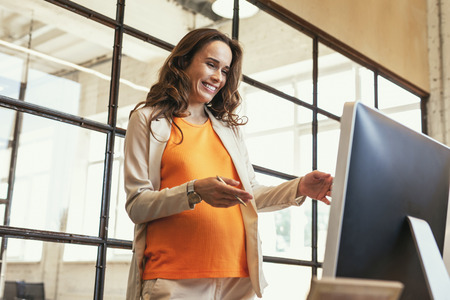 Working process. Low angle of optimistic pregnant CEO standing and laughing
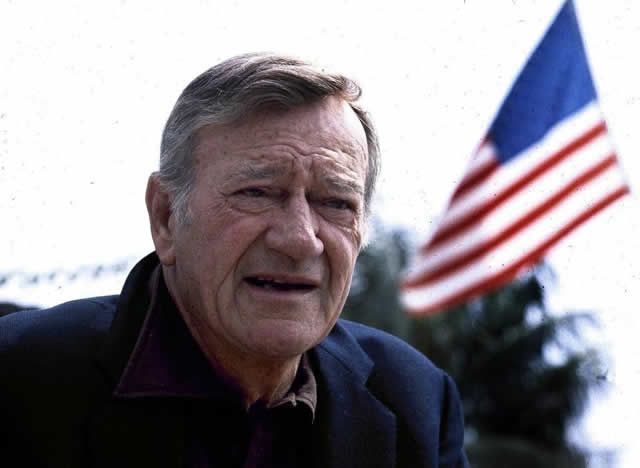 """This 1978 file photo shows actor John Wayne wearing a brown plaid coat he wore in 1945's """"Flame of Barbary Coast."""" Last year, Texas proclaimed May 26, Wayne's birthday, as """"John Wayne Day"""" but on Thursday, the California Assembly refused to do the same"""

● ● ● ● ●

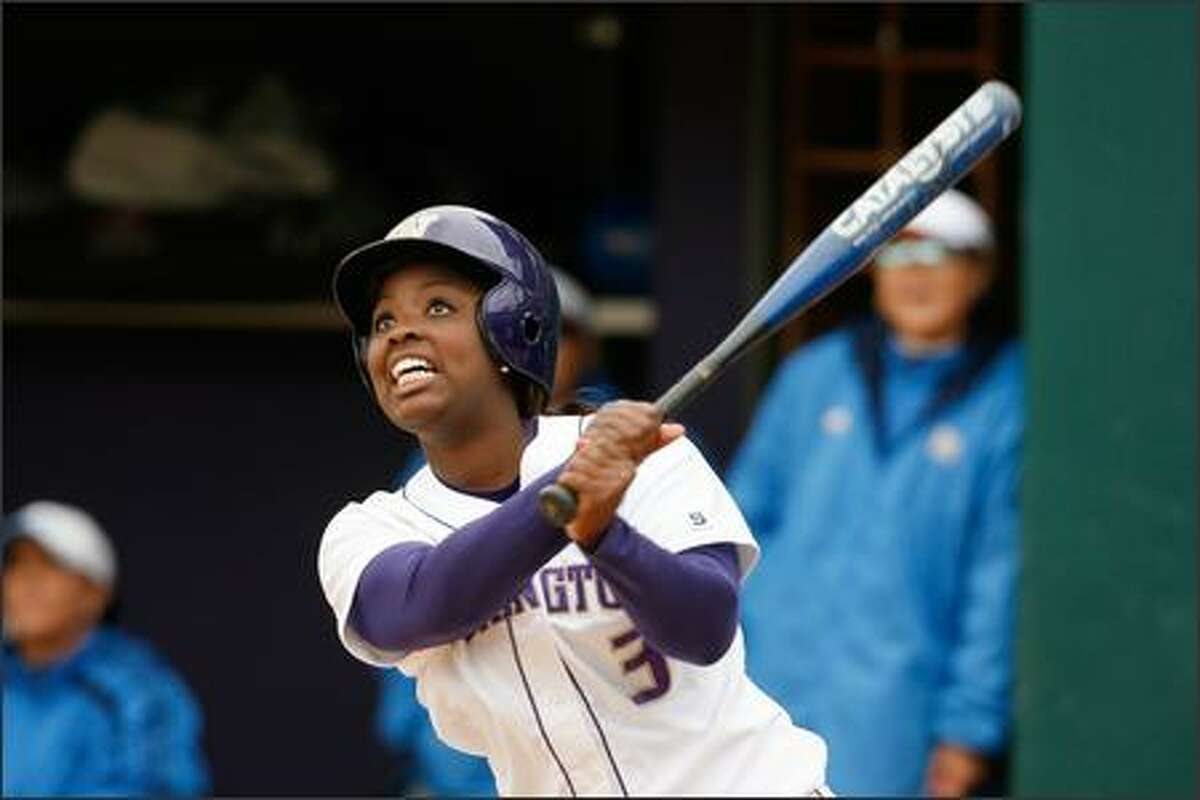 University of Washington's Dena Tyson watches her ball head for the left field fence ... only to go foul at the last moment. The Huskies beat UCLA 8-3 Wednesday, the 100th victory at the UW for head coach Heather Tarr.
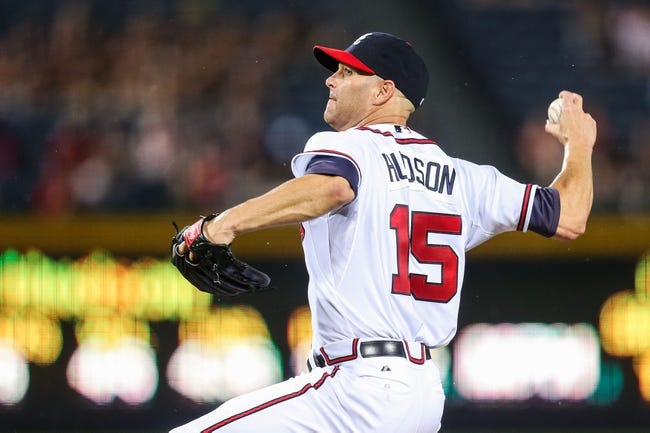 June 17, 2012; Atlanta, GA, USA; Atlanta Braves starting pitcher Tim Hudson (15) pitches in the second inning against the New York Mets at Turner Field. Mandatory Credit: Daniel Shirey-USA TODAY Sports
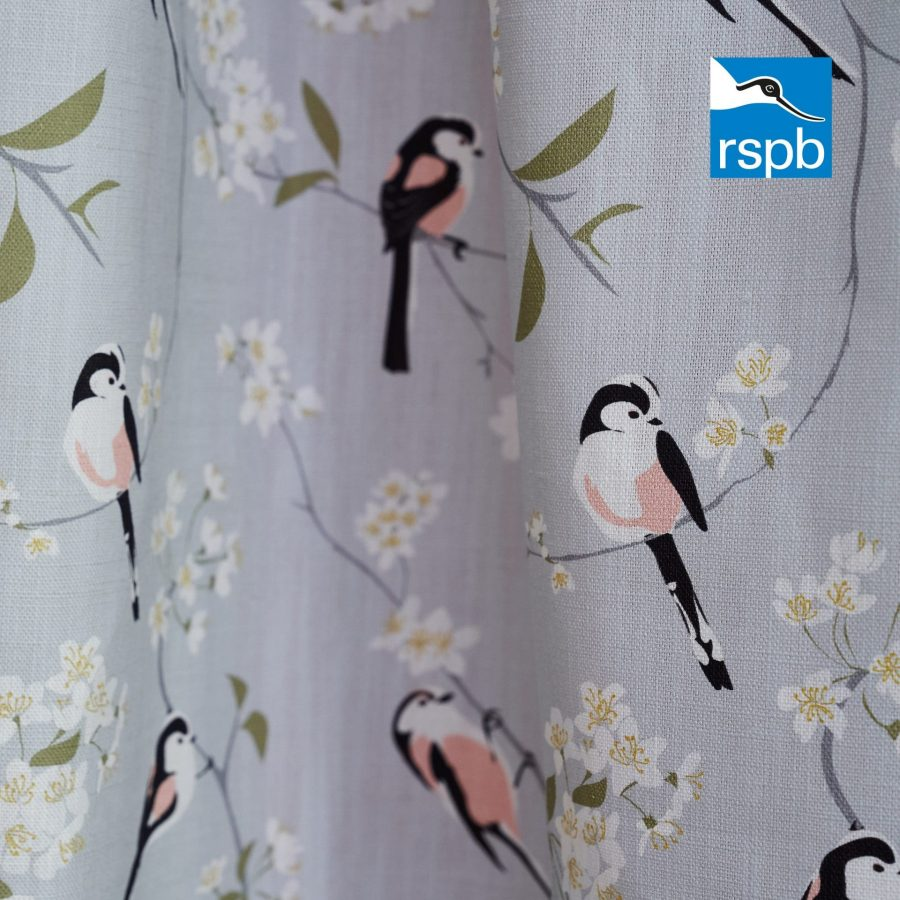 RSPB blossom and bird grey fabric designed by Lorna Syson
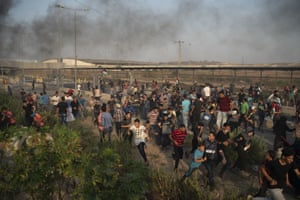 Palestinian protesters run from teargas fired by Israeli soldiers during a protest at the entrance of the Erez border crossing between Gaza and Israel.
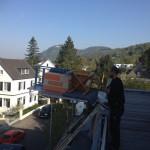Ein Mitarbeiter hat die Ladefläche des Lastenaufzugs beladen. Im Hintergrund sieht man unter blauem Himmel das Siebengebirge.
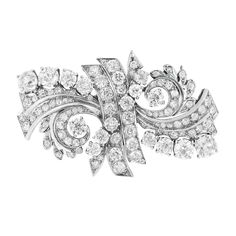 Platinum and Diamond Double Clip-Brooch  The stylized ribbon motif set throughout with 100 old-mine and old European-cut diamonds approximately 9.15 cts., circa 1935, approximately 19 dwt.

● ● ● ● ●

Problem to work on:
Which part of the entries opens with the line containing "Working process. Low" and closes with the line containing "1978 file photo"? Output that part exactly, ends included, pictures excluded.

Reply:
 Working process. Low angle of optimistic pregnant CEO standing and laughing
 """This 1978 file photo shows actor John Wayne wearing a brown plaid coat he wore in 1945's """"Flame of Barbary Coast."""" Last year, Texas proclaimed May 26, Wayne's birthday, as """"John Wayne Day"""" but on Thursday, the California Assembly refused to do the same"""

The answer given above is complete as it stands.